▸ BRIEF
Every line in the listing below that holds the word "scientific" should be returned.
START DATA FOR THIS EXERCISE
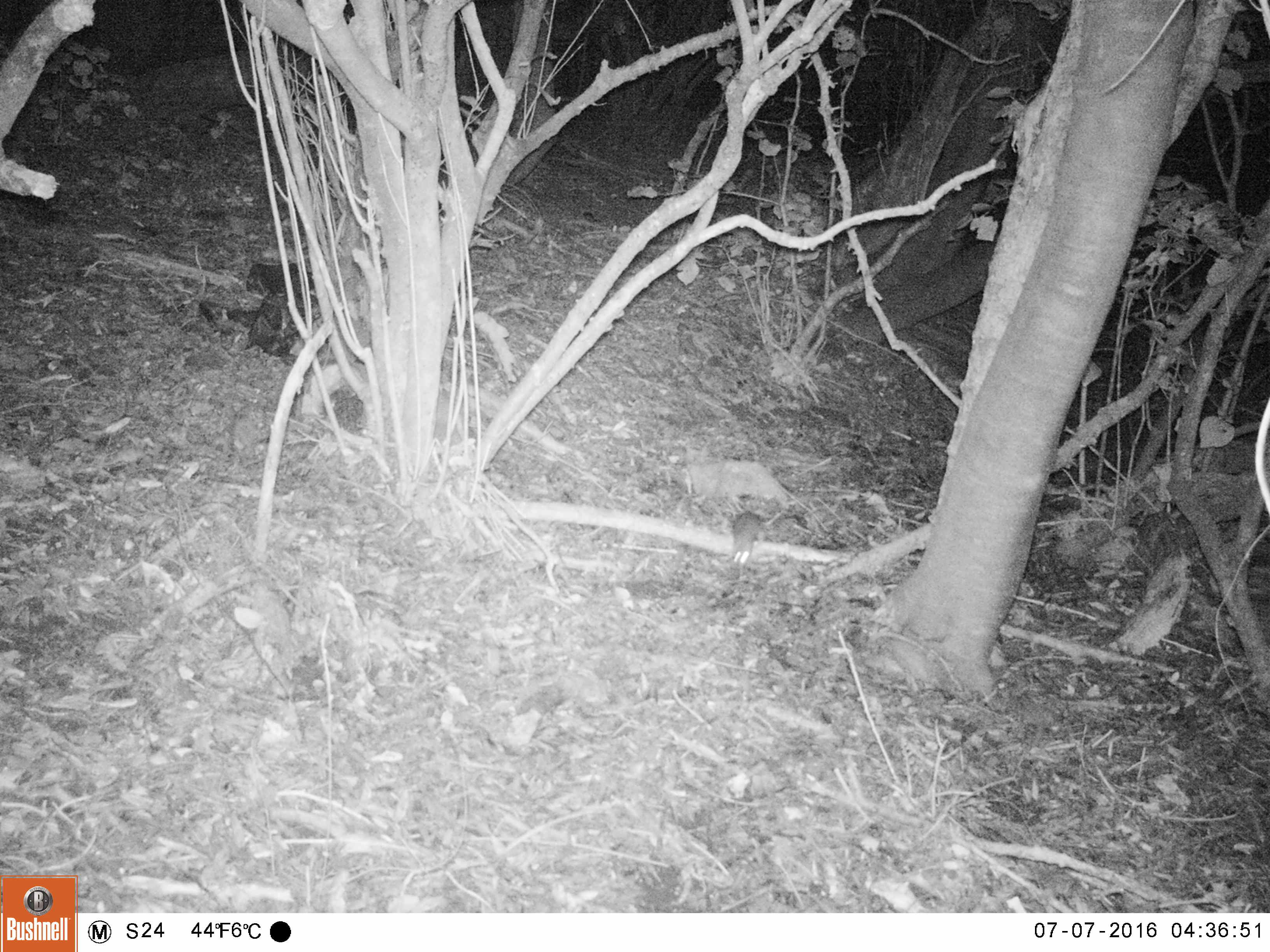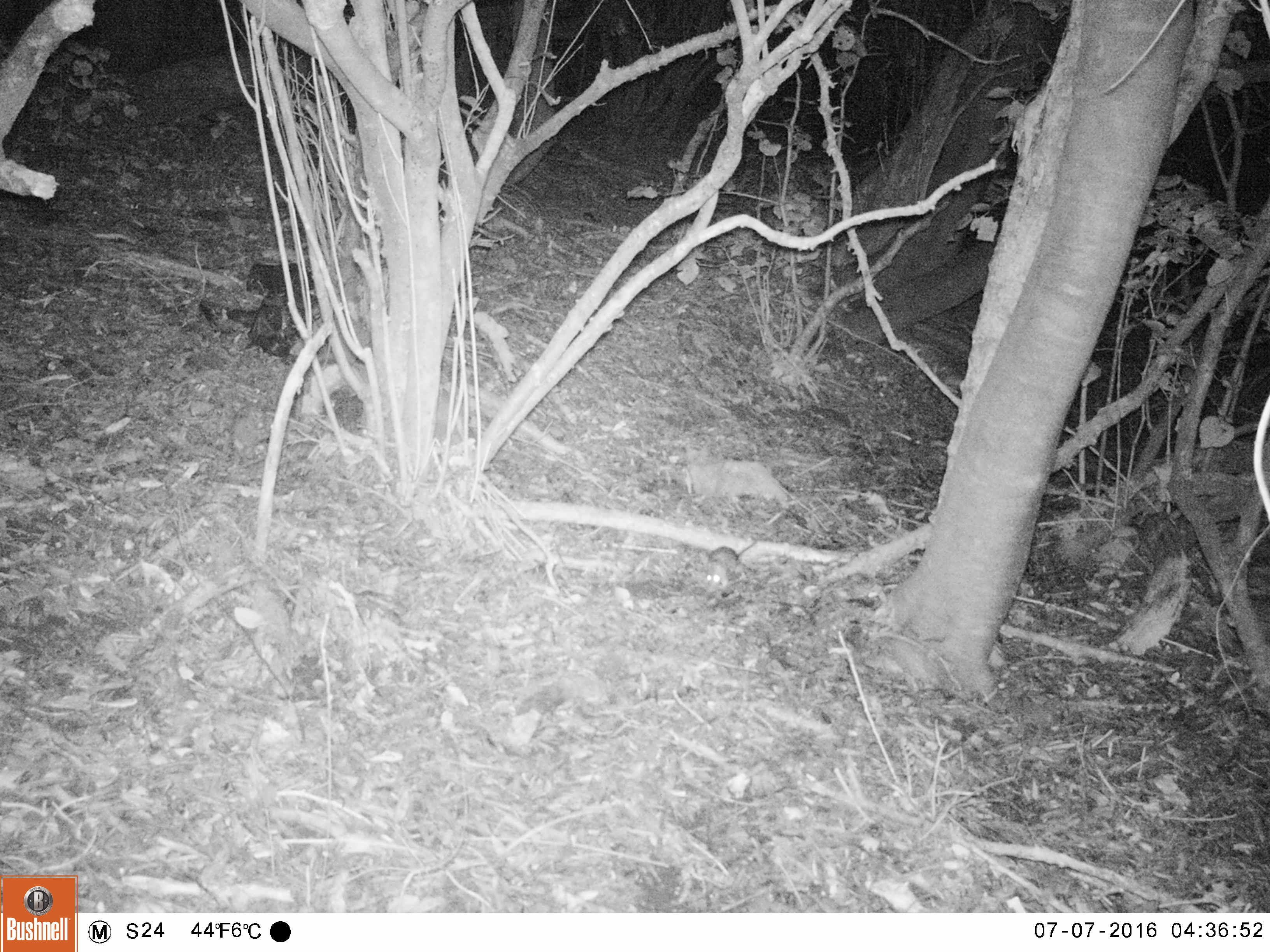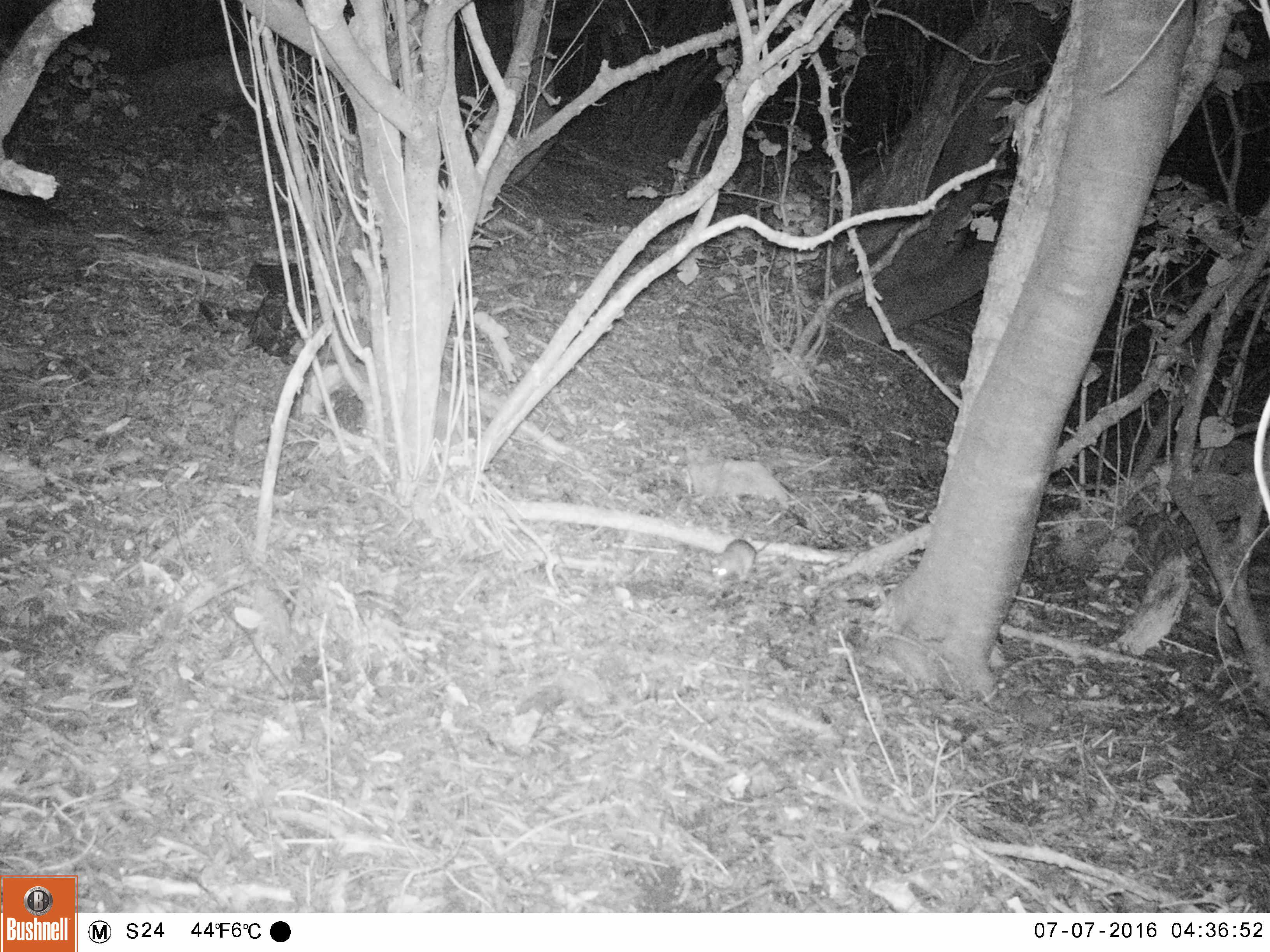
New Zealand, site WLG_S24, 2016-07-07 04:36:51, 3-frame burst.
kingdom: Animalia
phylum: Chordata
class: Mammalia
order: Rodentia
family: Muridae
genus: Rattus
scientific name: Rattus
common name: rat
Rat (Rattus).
END DATA FOR THIS EXERCISE
START DATA FOR THIS EXERCISE
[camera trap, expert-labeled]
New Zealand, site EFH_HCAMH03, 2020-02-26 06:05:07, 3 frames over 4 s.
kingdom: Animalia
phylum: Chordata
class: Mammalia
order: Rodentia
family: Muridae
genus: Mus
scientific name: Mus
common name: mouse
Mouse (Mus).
END DATA FOR THIS EXERCISE
START DATA FOR THIS EXERCISE
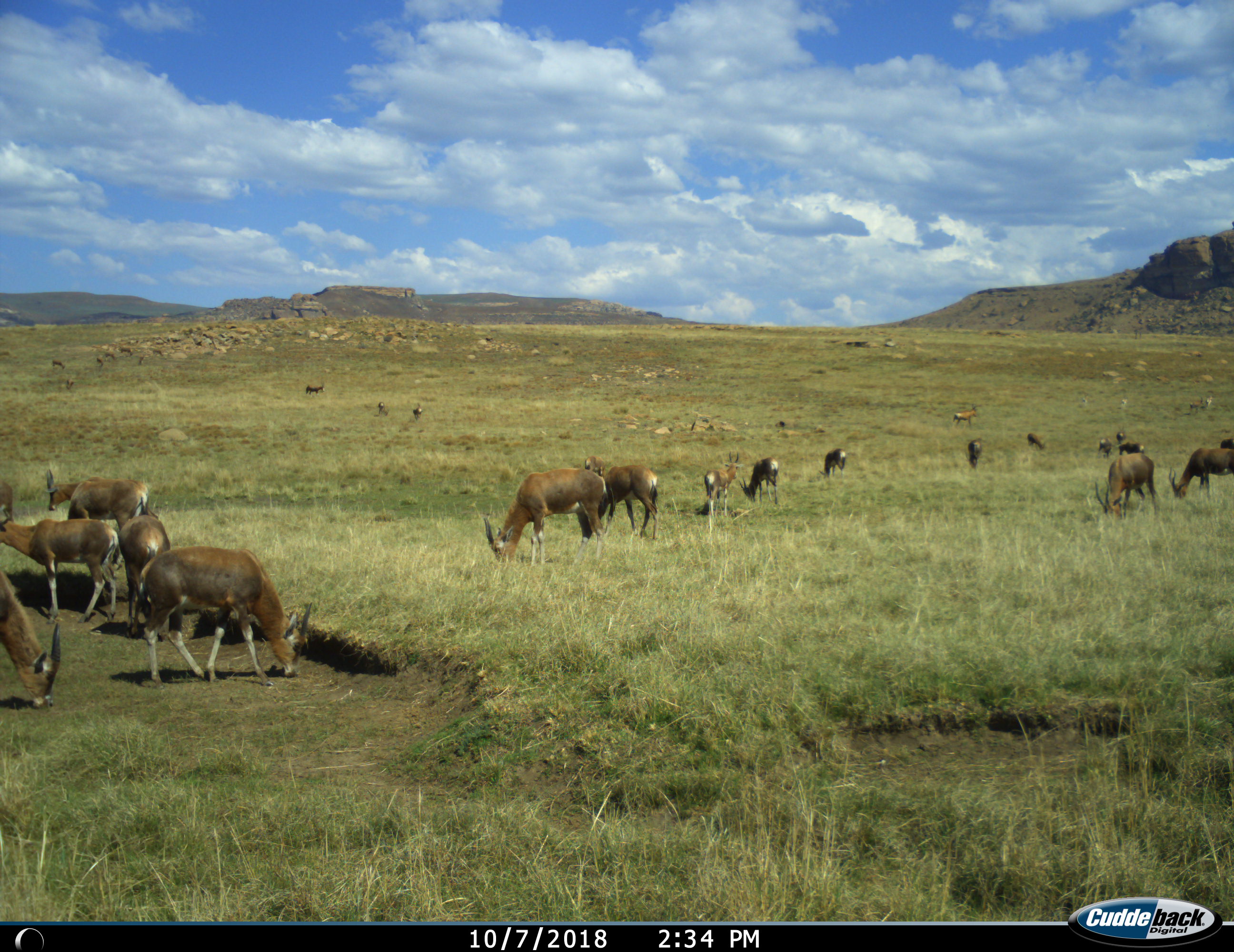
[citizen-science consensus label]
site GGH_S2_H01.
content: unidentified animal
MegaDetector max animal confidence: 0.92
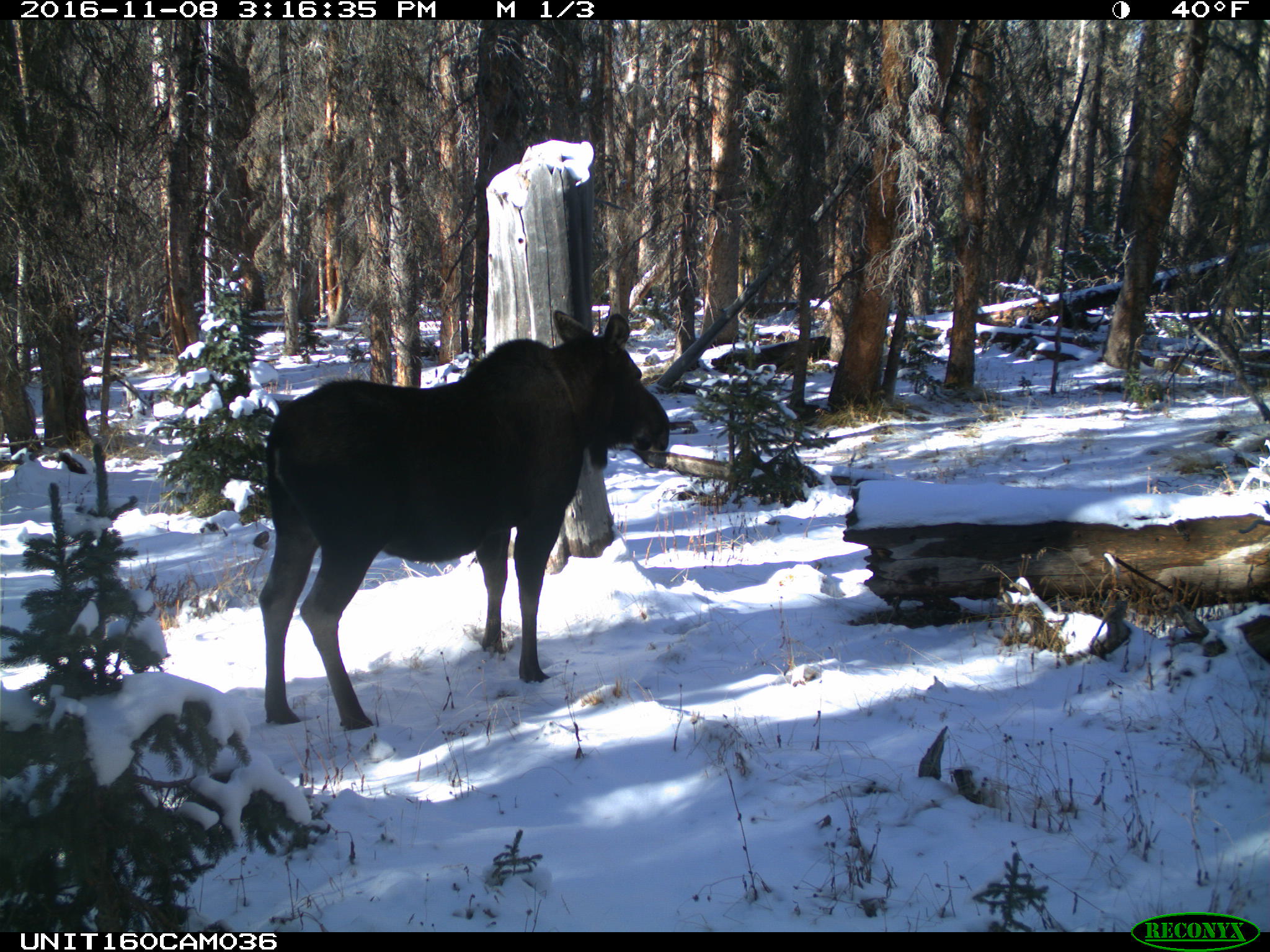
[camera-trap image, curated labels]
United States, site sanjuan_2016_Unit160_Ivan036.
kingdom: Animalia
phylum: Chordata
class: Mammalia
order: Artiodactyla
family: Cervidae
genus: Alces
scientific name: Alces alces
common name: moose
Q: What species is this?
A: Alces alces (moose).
END DATA FOR THIS EXERCISE
▸ ANSWER BOX
scientific name: Rattus
scientific name: Mus
scientific name: Alces alces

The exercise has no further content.